A circuit court judge has ruled that Detroit's bankruptcy filing violates the state's constitution and laws, and must be withdrawn; Michigan's attorney general has already appealed the decision.
Judge Rosemarie Aquilina made the ruling on Friday, a day after the city became the largest municipality in history to declare bankruptcy under federal Chapter 9 rules.
"I have some very serious concerns because there was this rush to bankruptcy court that didn't have to occur and shouldn't have occurred," Aquilina said, according to The Detroit Free Press.
"Plaintiffs shouldn't have been blindsided," she said.
Detroit, which has suffered serious erosion of its population and tax base in the past decade, is estimated to owe some $18.5 billion in debt and liabilities stemming mostly from pensions to public employees. The city made the filing on Thursday in the U.S. Bankruptcy Court in Eastern Michigan.

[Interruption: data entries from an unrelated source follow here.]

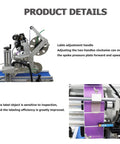 Automatic Flat Labeling Machine With Touchscreen Control And Heavy Duty Conveyor Belt Code Printer Crushes 25 To 50 Labels Min showing label adjustment mechanism.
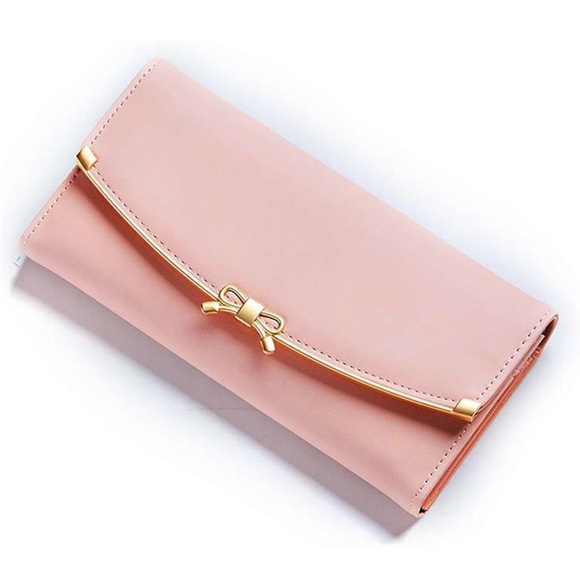Handbags - Elegant Pink Clutch with Gold Accent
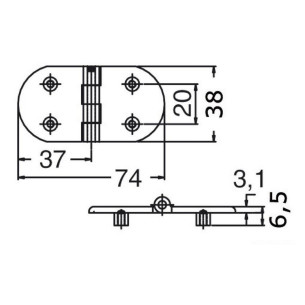 Precisioncast blind hinge AISI 316 74x38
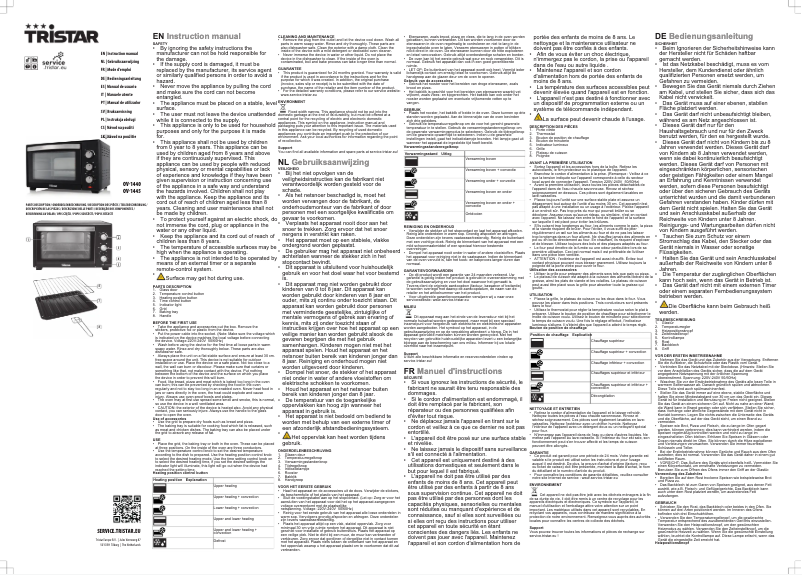 Page 1 de la notice Manuel utilisateur TriStar OV-1440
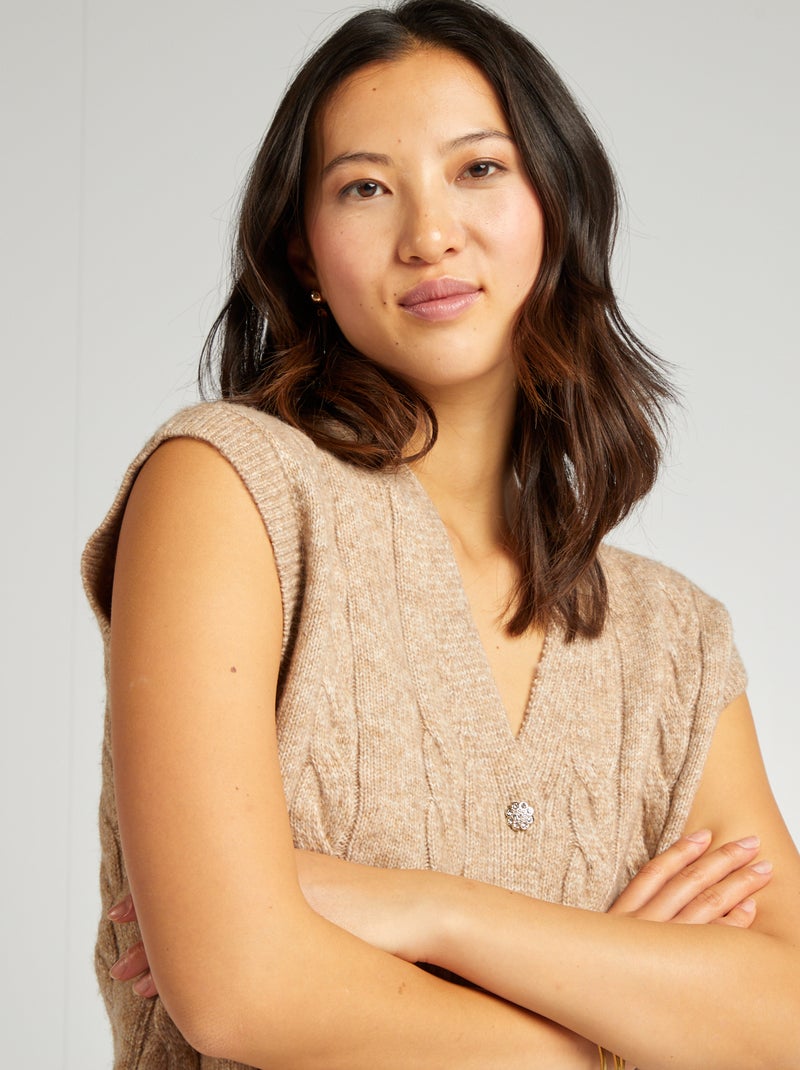 Maglione senza maniche con lavorazione a trecce BEIGE - Kiabi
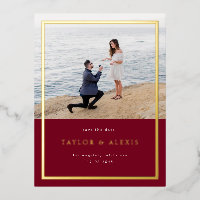 Burgundy Minimalist Lijst Foto Save the Date Gold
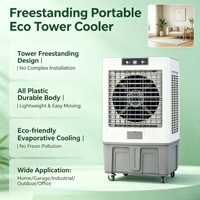Refroidisseur d'air évaporatif mobile Iwata avec réservoir d'eau de 60L, ventilateur de refroidissement portable à faible bruit pour usage extérieur et garage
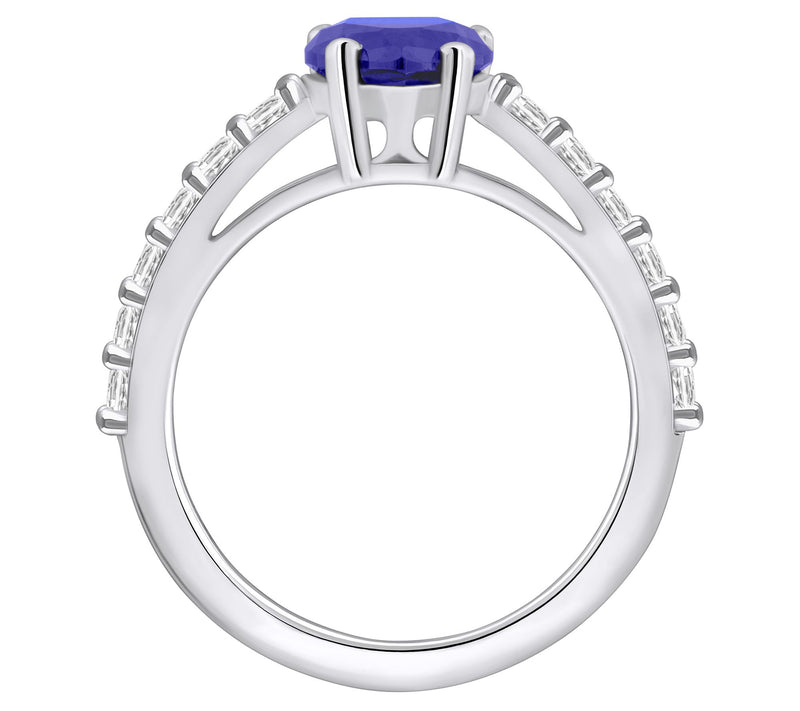 Affinity Gems Pear Cut Tanzanite & Diamond Ring, 14K Gold — View 6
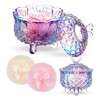 Set De Puff For Polvo Tioncy Con Contenedor Mariposa Morado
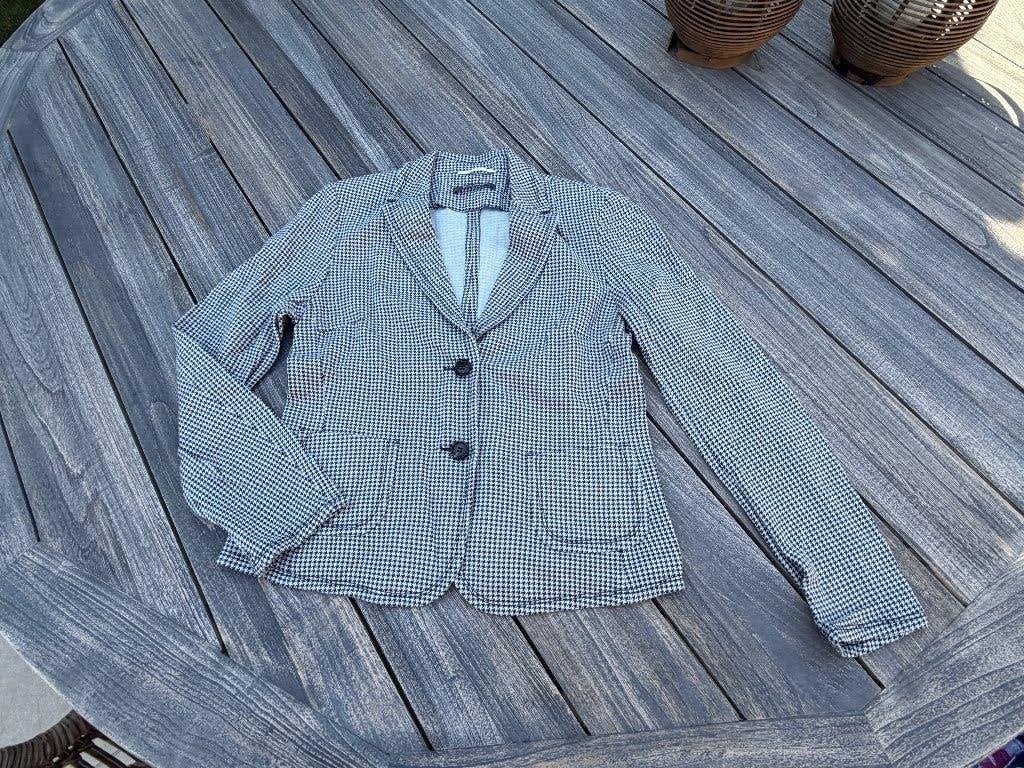 René Lezard blazer ruit, Maat 38/40 (M), Zwart, Ophalen of Verzenden, Zo goed als nieuw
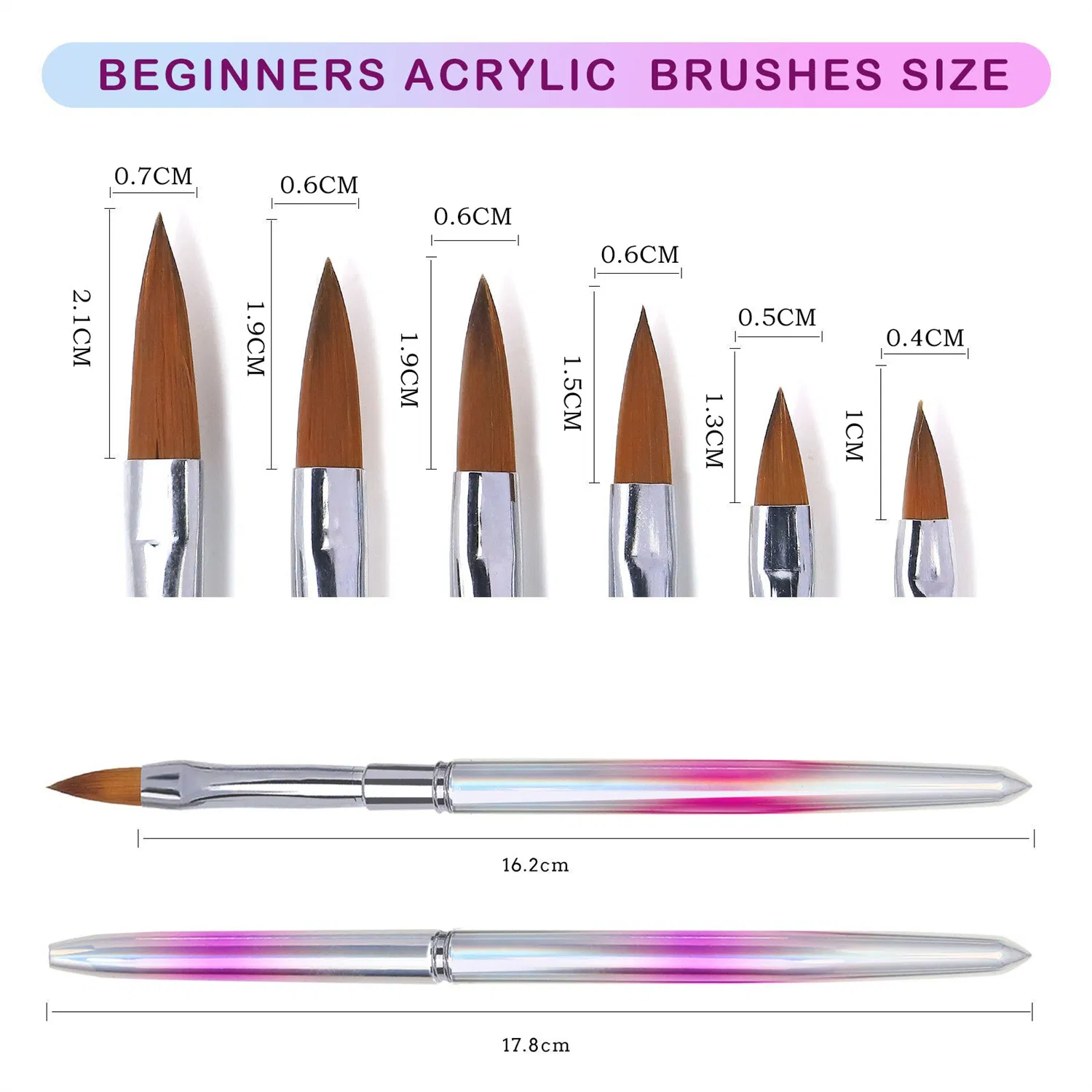 New Metal Pure Mink Hair Nail Crystal Pen Siberian Crystal Carved Brush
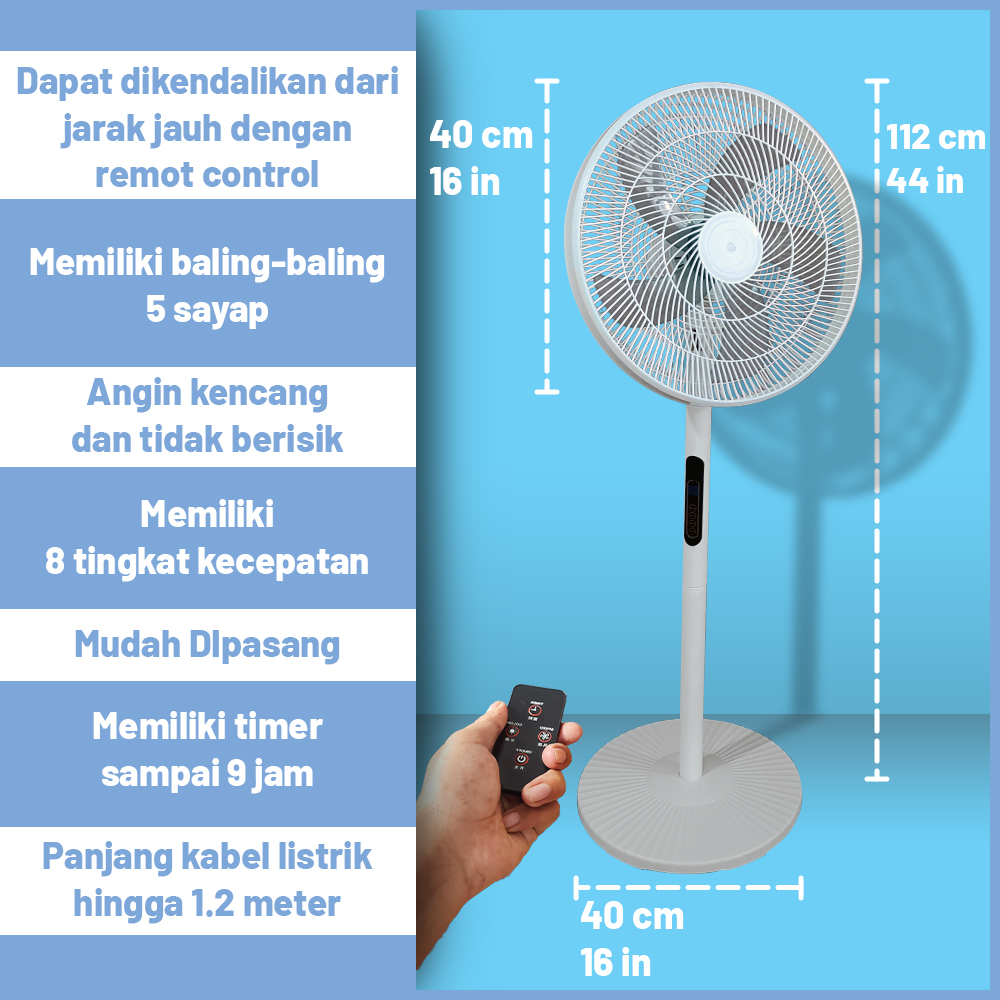 Kipas Angin FSJ40-2 Remot Stand Fan 16 inch dengan Remote Control Serbaguna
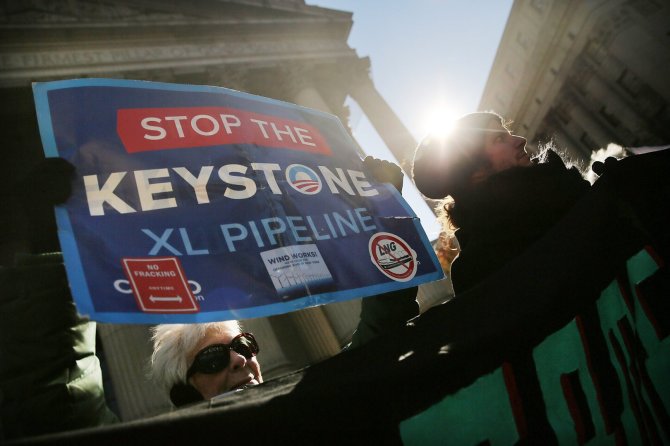 AFP/„Scanpix“ nuotr./Protestas prieš naftotiekio „Keystone XL“ tiesimą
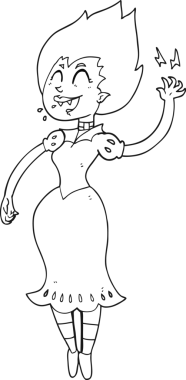 Bir insan tarafından çizilmiş siyah beyaz karikatür vampir kız.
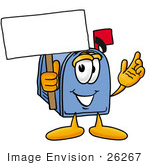 #26267 Clip Art Graphic Of A Blue Snail Mailbox Cartoon Character Holding A Blank Sign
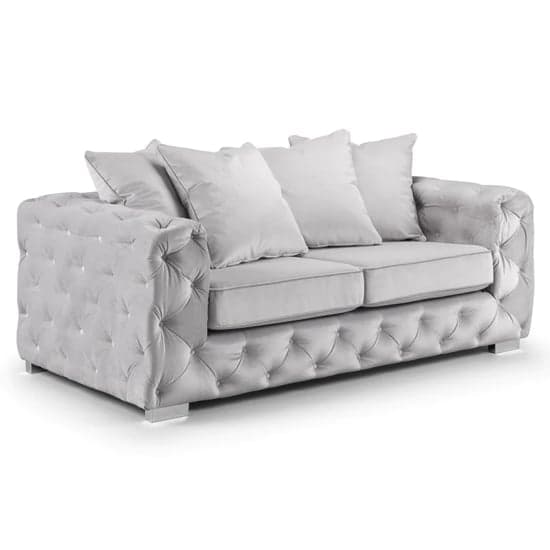Ahern Plush Velvet 3 Seater Sofa In Silver_1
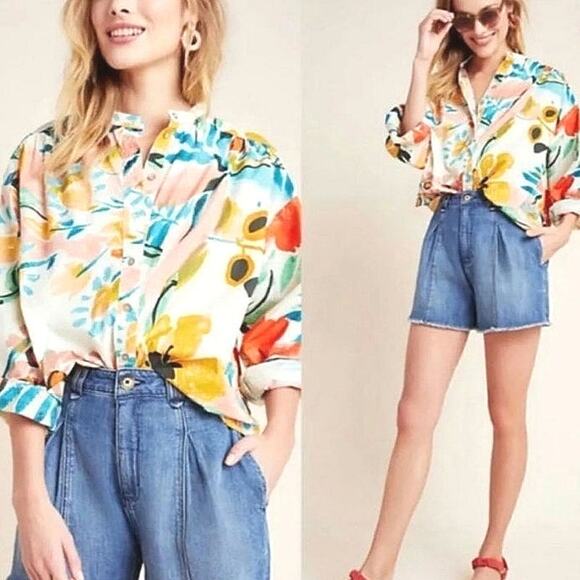 Anthropologie Floral Button Down Shirt Relaxed Fit Long Sleeve Tropical Boho S - Picture 7 of 16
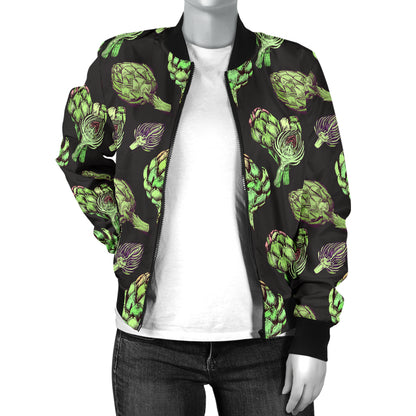 Artichoke Pattern Print Design 02 Women's Bomber Jacket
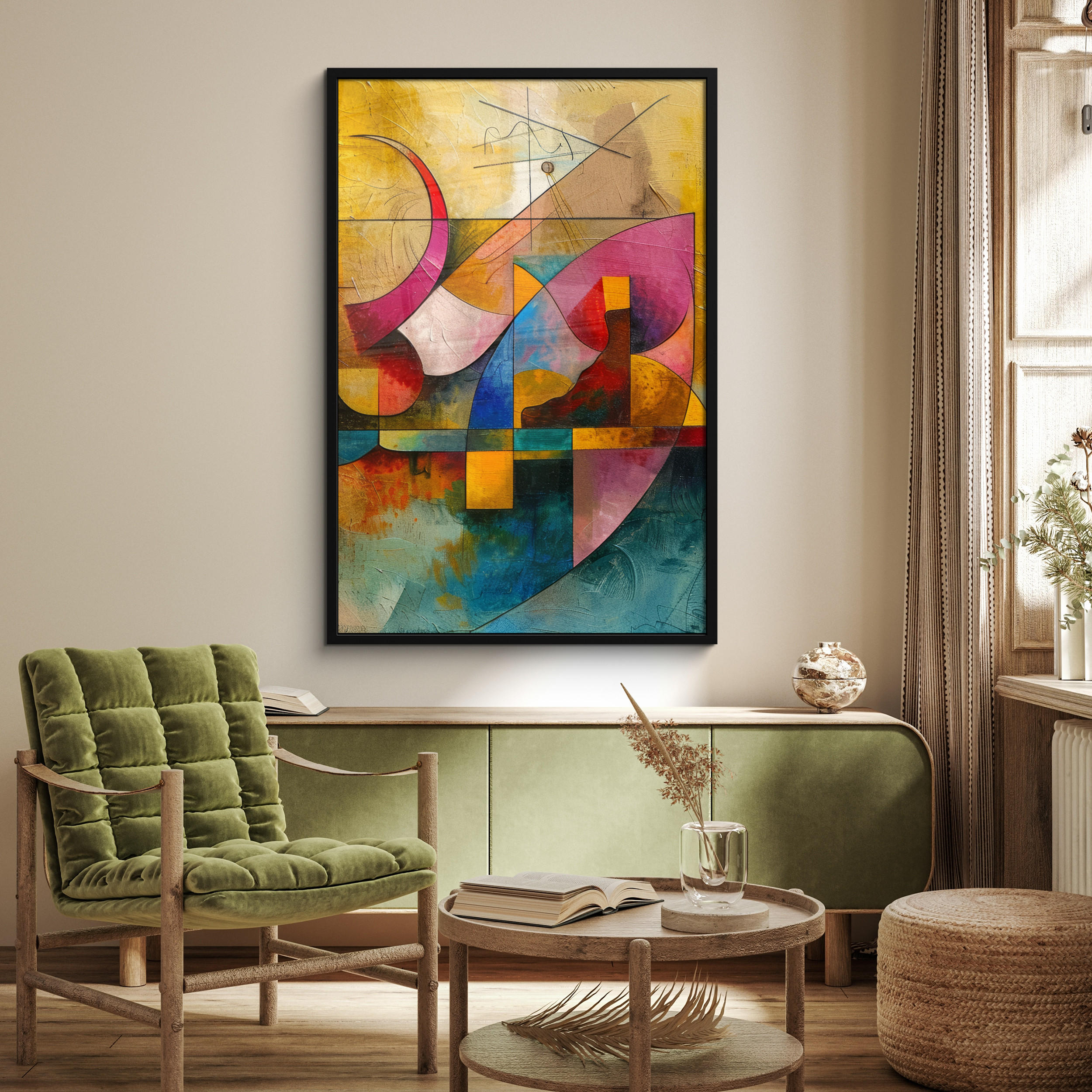 GERAHMTES BILD Kunst - Abstrakt - Modern 80x120 cm - Gelb, Papier (80/120cm) - MuchoWow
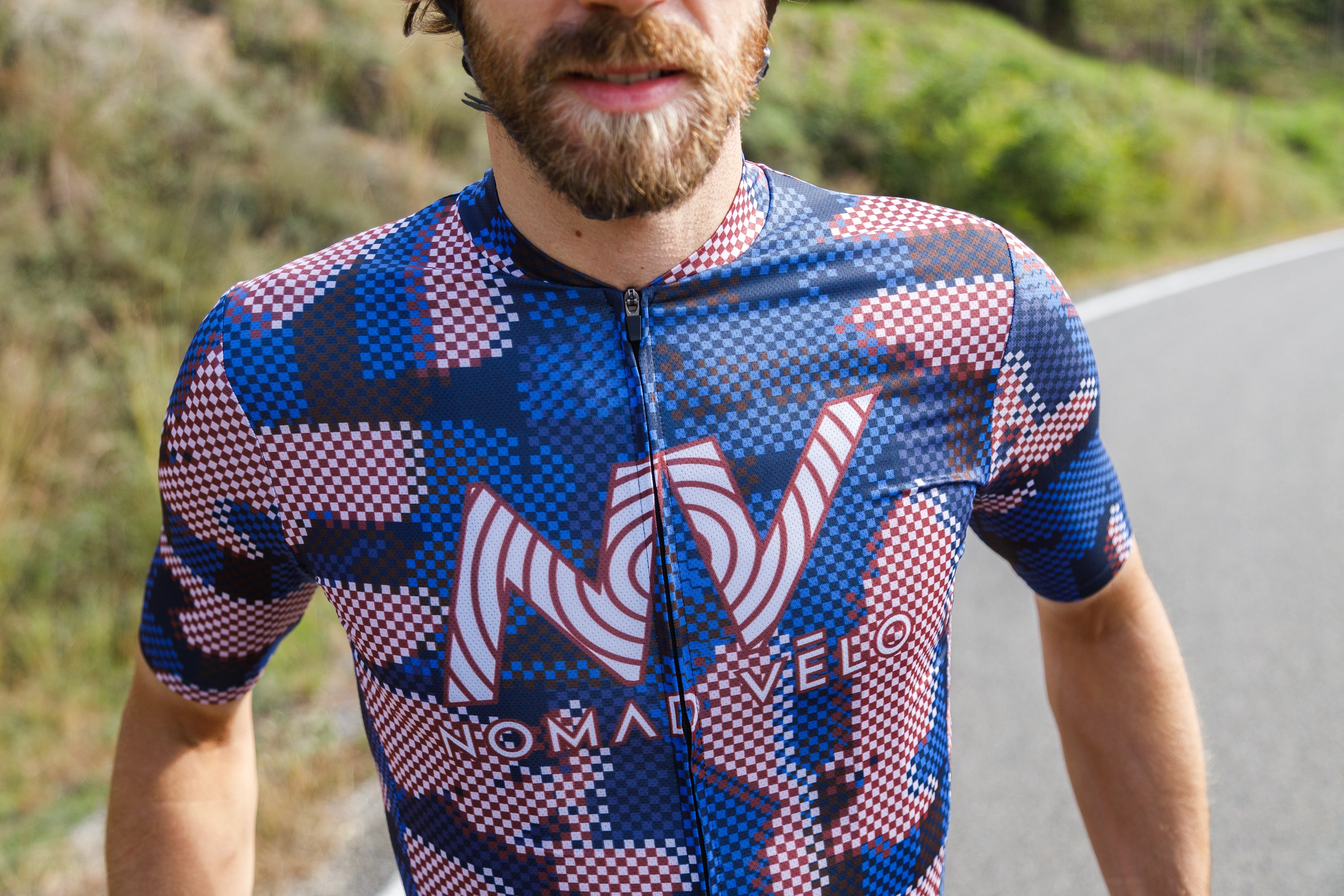 Cycling Blue Pro Jersey – Short Sleeve Race Slim Fit Techwave Aero Pattern | Nomad Vélo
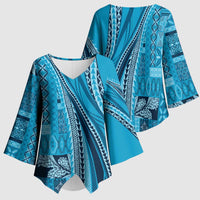 Pasifika Women's Day - Samoa Siapo Malu Tattoo Inspired Kimono Sleeve Blouse Turquoise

Aquilina said the Michigan Constitution bars any action that would reduce public pensions. She said that Gov. Rick Snyder and Kevyn Orr, Detroit's state-appointed emergency financial manager, violated the constitution when they filed for bankruptcy because they were aware that the result would be reduced pension benefits.
Attorney General Bill Schuette's office says it's already appealed the decision:
"In addition, the Attorney General filed motions to stay the trial court rulings and any future proceedings while the appeals proceed," spokeswoman Joy Yearout said. "Later today, we expect to file additional motions seeking emergency consideration."
"My sense is that federal law trumps state law in this case," says Mike Lafaive, an expert on Detroit's finances at the Mackinac Center for Public Policy.
Lafaive says he's "confident that Bill Schuette knows what he's doing and that his appeal would be on solid legal ground."